Mackenzie, known as Mack, was partially paralyzed from the waist down after being hit from behind during a soccer game late last year.

She arrived at school in a rental wheelchair with purple trim, and her first act was to get a key to the school’s elevator.

“We’re happy to have you back,” student services secretary Geri Dempesy said as she handed over the key.

Soon the breezeway in the school’s quad was jammed with squealing girls all rushing to get near Mackenzie.

“They’re thrilled to see her come back. They’re all pulling for her,” said Ernie Brodersen, the school principal.

Dad Gary Saunders stood nearby, quickly losing sight of his youngest daughter in the swirl of screaming students.

“It was five weeks ago this morning, in intensive care, and the doctor asked her to move her legs and nothing. She couldn’t move them at all. It was scary,” Saunders said.

After 34 days in various hospitals Mackenzie returned home last week and while she uses a wheelchair to get around, she can walk short distances using a walker.

“Having her dog sleep with her was special. She was very excited. And no more hospital food,” Saunders said with a laugh. “We’re excited to have her home and get our semi-normal life back.”

Her recovery has been impressive, but more work remains for Mackenzie, who will continue physical therapy three days a week at Barrow Neurological Institute of St. Joseph’s Hospital and Medical Center.

Her prognosis for walking again are good, but as hospital staff repeatedly told Saunders, spinal cord injuries are like snowflakes, every one is different.

Fortunately, Mackenzie has been encouraged during her recovery by an outpouring of community support.

“Ahwatukee is just such a great place to live. The community has been awesome,” Saunders said. “I can’t say enough about Ahwatukee.”

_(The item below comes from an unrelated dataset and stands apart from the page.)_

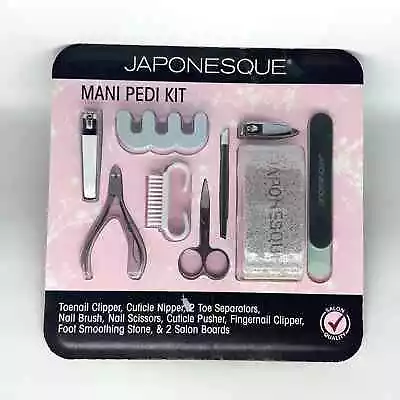 Japonesque Salon Quality Mani Pedi Kit 11 Pieces • $13.79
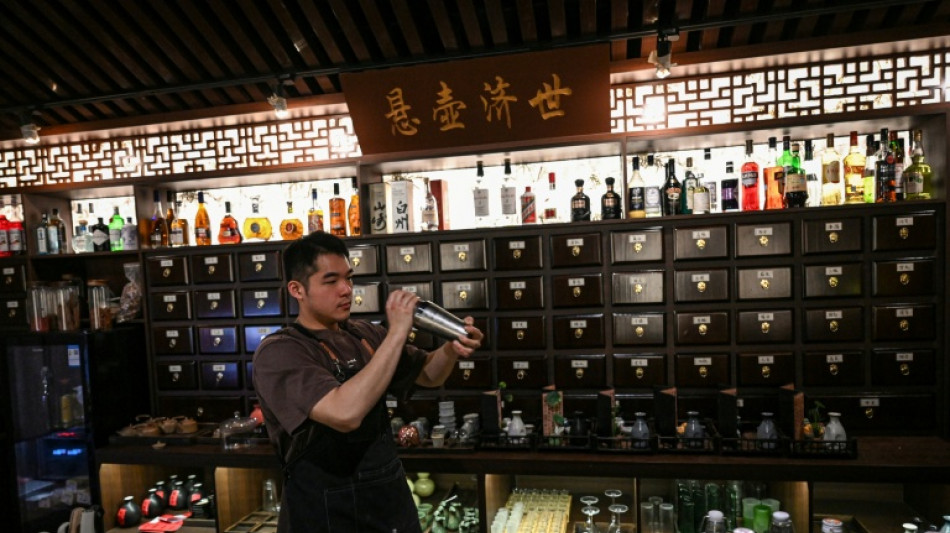 'Punk wellness': China's stressed youth mix traditional medicine and cocktails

Which is good, because while the Saunders have medical insurance, it’s a policy where after 10 days they are responsible for half of the bill.

“Yep, it’s gonna be a big one,” Saunders said.

To help, the community had a carwash and bake sale on Jan. 2 that raised more than $11,000 in a few hours. In addition:

• One local company donated 150 T-shirts, which were sold at a soccer tournament.

• Mackenzie’s sister Alexa raised $1,640 at a separate carwash at a local Taco Bell, where she received numerous individual donations of $100.

• A yoga studio, hair salon and a musical group offered to do fundraisers.

The family also has established the Mackenzie Saunders Medical Fund at Bank of America, with all donations going to her medical bills.

“The love and support has been overwhelming, to myself and my family,” Saunders said.

Despite worries about money and his daughter’s recovery, Saunders has been upbeat.

He said that walking through Barrow’s, where patients recover from every type of spinal cord injury imaginable, helped put things into perspective.

“The worst case scenario was she would never walk again. But we would still have her,” Saunders said.

“Fortunately, this should have a happy ending.”